====== Document extract ======
Received-SPF: pass (google.com: domain of linux-kernel-owner@vger.kernel.org designates 23.128.96.18 as permitted sender) client-ip=23.128.96.18;
From:   SeongJae Park <sjpark@amazon.com>
To:     Shakeel Butt <shakeelb@google.com>
CC:     SeongJae Park <sjpark@amazon.com>,
        SeongJae Park <sjpark@amazon.de>,
        <Jonathan.Cameron@huawei.com>,
        Andrea Arcangeli <aarcange@redhat.com>, <acme@kernel.org>,
        <alexander.shishkin@linux.intel.com>, <amit@kernel.org>,
        <benh@kernel.crashing.org>, <brendan.d.gregg@gmail.com>,
        Brendan Higgins <brendanhiggins@google.com>,
        Qian Cai <cai@lca.pw>,
        Colin Ian King <colin.king@canonical.com>,
        Jonathan Corbet <corbet@lwn.net>,
        "David Hildenbrand" <david@redhat.com>, <dwmw@amazon.com>,
        Marco Elver <elver@google.com>, "Du, Fan" <fan.du@intel.com>,
        <foersleo@amazon.de>, "Greg Thelen" <gthelen@google.com>,
        Ian Rogers <irogers@google.com>, <jolsa@redhat.com>,
        "Kirill A. Shutemov" <kirill@shutemov.name>,
        Mark Rutland <mark.rutland@arm.com>,
        Mel Gorman <mgorman@suse.de>, Minchan Kim <minchan@kernel.org>,
        Ingo Molnar <mingo@redhat.com>, <namhyung@kernel.org>,
        "Peter Zijlstra (Intel)" <peterz@infradead.org>,
        Randy Dunlap <rdunlap@infradead.org>,
        Rik van Riel <riel@surriel.com>,
        David Rientjes <rientjes@google.com>,
        Steven Rostedt <rostedt@goodmis.org>,
        Mike Rapoport <rppt@kernel.org>, <sblbir@amazon.com>,
        Shuah Khan <shuah@kernel.org>, <sj38.park@gmail.com>,
        <snu@amazon.de>, Vlastimil Babka <vbabka@suse.cz>,
        Vladimir Davydov <vdavydov.dev@gmail.com>,
        Yang Shi <yang.shi@linux.alibaba.com>,
        Huang Ying <ying.huang@intel.com>, <zgf574564920@gmail.com>,
        <linux-damon@amazon.com>, Linux MM <linux-mm@kvack.org>,
        <linux-doc@vger.kernel.org>, LKML <linux-kernel@vger.kernel.org>
Subject: Re: [PATCH v23 03/15] mm/damon: Adaptively adjust regions
Date:   Tue, 2 Feb 2021 10:39:37 +0100
Message-ID: <20210202093937.5411-1-sjpark@amazon.com>
In-Reply-To: <CALvZod4xsjCjokKeEfoBQt0A2sbs2z58ChArDsaMeAjfu10+Qg@mail.gmail.com>
MIME-Version: 1.0
Content-Type: text/plain
Precedence: bulk

On Mon, 1 Feb 2021 09:37:33 -0800 Shakeel Butt <shakeelb@google.com> wrote:

> On Tue, Dec 15, 2020 at 3:57 AM SeongJae Park <sjpark@amazon.com> wrote:
> >
> > From: SeongJae Park <sjpark@amazon.de>
> >
> > Even somehow the initial monitoring target regions are well constructed
> > to fulfill the assumption (pages in same region have similar access
> > frequencies), the data access pattern can be dynamically changed.  This
> > will result in low monitoring quality.  To keep the assumption as much
> > as possible, DAMON adaptively merges and splits each region based on
> > their access frequency.
====== Given entries ======
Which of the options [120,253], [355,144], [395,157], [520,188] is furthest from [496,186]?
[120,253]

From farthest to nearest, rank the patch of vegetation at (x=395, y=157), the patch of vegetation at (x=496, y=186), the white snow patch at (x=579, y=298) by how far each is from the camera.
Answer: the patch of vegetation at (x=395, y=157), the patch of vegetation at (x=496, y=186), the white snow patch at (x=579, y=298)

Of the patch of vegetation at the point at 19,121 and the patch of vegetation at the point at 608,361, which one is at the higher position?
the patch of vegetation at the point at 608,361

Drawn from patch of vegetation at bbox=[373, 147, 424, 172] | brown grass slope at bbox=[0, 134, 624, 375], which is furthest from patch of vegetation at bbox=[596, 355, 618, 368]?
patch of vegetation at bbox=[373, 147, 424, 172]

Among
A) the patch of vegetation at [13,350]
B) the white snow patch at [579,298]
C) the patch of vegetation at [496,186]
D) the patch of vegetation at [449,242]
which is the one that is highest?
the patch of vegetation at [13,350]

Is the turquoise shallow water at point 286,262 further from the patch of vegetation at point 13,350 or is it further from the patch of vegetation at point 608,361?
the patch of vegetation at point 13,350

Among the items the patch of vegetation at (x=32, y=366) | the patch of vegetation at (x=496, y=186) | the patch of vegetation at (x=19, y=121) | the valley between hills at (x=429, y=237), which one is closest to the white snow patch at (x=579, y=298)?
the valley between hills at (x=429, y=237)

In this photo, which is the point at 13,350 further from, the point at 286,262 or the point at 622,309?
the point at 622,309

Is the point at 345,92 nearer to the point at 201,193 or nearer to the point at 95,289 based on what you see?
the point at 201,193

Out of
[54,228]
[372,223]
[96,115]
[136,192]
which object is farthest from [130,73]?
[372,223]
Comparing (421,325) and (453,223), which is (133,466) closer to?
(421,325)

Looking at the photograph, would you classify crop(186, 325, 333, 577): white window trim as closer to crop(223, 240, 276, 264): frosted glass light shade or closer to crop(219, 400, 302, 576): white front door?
======
> [Exercise objective] List every address in the CC field of the DAMON patch email that ends in @redhat.com.

> [Full solution]
aarcange@redhat.com
david@redhat.com
jolsa@redhat.com
mingo@redhat.com